EXTRAIT CHOISI:

━━━

Peu de choses sont aussi enivrantes qu’un mystère hollywoodien ; les gens essaient toujours de résoudre le meurtre du réalisateur William Desmond Taylor, en 1922. Aussi convaincant et sincère que soit « Natalie Wood : What Remains Behind », il n’a de sens que dans le contexte de la dernière décennie de nouvelles spéculations, que le nouveau film risque davantage d’exacerber que d’apaiser. Il est dommage que le documentaire ne s’en tienne pas davantage à son objectif déclaré : recentrer l’attention sur la vie et l’œuvre de Wood. Un critique ou un historien du cinéma, par exemple, aurait pu mettre davantage en lumière la place transitoire de Wood dans le métier d’acteur, en tant que produit de l’ancien système des studios qui, avec James Dean et Marlon Brando, a injecté dans les films une sorte de névrose explosive. (Elle a fait de grandes crises de nerfs, notamment dans la scène de la baignoire dans « Splendor in the Grass »). Contrairement à Dean et Brando, Wood ne s’est pas formée à la méthode d’acteur, mais elle a passé des années en analyse freudienne et a appris à utiliser ses « démons » à l’écran. Elle a tenté de se suicider à plusieurs reprises et a souffert de phobies débilitantes inculquées par une mère superstitieuse et instable, à qui une voyante avait dit que sa fille mourrait dans des « eaux sombres » – un détail presque trop sinistre pour un scénario hollywoodien. Sa relation avec Nicholas Ray, le réalisateur beaucoup plus âgé de « La Fureur de vivre », alors qu’elle avait seize ans, fait d’elle une victime de #MeToo des décennies avant que l’expression ne gagne en notoriété.
Le documentaire donne des aperçus de la psyché conflictuelle de Wood, comme le révèle un essai de 1966 qu’elle a écrit pour le Ladies’ Home Journal mais qui n’a jamais été publié, intitulé « Propriété publique, personne privée ». « Comment séparer la réalité de l’illusion », écrit-elle à propos de son premier mariage raté avec Wagner, « lorsque vous avez été pris au piège de l’imaginaire toute votre vie ». Son héritage à l’écran semble désormais prisonnier du mystère de sa disparition, biaisant et obscurcissant ce qui l’a précédé. Nous ne saurons probablement jamais comment Natalie Wood est morte – Finstad parle d’une « tragédie tchekhovienne sans résolution autre qu’une confession » – mais sa double existence, à la fois bien public et personne privée, reste un paradoxe captivant.

━━━

DONNÉES ENREGISTRÉES:
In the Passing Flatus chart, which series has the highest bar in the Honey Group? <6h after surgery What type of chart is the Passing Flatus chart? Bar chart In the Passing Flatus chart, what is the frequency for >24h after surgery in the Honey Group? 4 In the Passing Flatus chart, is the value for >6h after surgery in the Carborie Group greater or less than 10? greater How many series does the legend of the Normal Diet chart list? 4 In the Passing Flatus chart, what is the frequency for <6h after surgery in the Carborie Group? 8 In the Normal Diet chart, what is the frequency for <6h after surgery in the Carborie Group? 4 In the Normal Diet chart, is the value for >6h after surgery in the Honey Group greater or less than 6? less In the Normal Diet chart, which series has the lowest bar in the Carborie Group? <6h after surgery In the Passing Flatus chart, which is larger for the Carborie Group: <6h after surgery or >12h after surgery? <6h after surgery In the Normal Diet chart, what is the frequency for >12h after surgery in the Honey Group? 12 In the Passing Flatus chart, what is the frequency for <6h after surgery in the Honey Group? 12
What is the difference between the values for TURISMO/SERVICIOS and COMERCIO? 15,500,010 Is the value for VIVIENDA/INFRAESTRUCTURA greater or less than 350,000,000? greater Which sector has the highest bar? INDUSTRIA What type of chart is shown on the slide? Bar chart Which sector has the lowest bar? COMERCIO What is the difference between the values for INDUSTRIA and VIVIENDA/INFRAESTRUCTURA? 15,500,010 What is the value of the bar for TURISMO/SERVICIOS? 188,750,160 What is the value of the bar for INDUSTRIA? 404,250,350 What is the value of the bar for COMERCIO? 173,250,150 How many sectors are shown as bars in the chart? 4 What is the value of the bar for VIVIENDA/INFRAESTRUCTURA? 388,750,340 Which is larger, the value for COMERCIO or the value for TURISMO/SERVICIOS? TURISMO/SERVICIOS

━━━

CONSIGNE: Recopiez sans rien changer, dans le texte sur Natalie Wood, tout ce qui va de « Le documentaire donne » jusqu'à « un paradoxe captivant. ».

CORRIGÉ:
Le documentaire donne des aperçus de la psyché conflictuelle de Wood, comme le révèle un essai de 1966 qu’elle a écrit pour le Ladies’ Home Journal mais qui n’a jamais été publié, intitulé « Propriété publique, personne privée ». « Comment séparer la réalité de l’illusion », écrit-elle à propos de son premier mariage raté avec Wagner, « lorsque vous avez été pris au piège de l’imaginaire toute votre vie ». Son héritage à l’écran semble désormais prisonnier du mystère de sa disparition, biaisant et obscurcissant ce qui l’a précédé. Nous ne saurons probablement jamais comment Natalie Wood est morte – Finstad parle d’une « tragédie tchekhovienne sans résolution autre qu’une confession » – mais sa double existence, à la fois bien public et personne privée, reste un paradoxe captivant.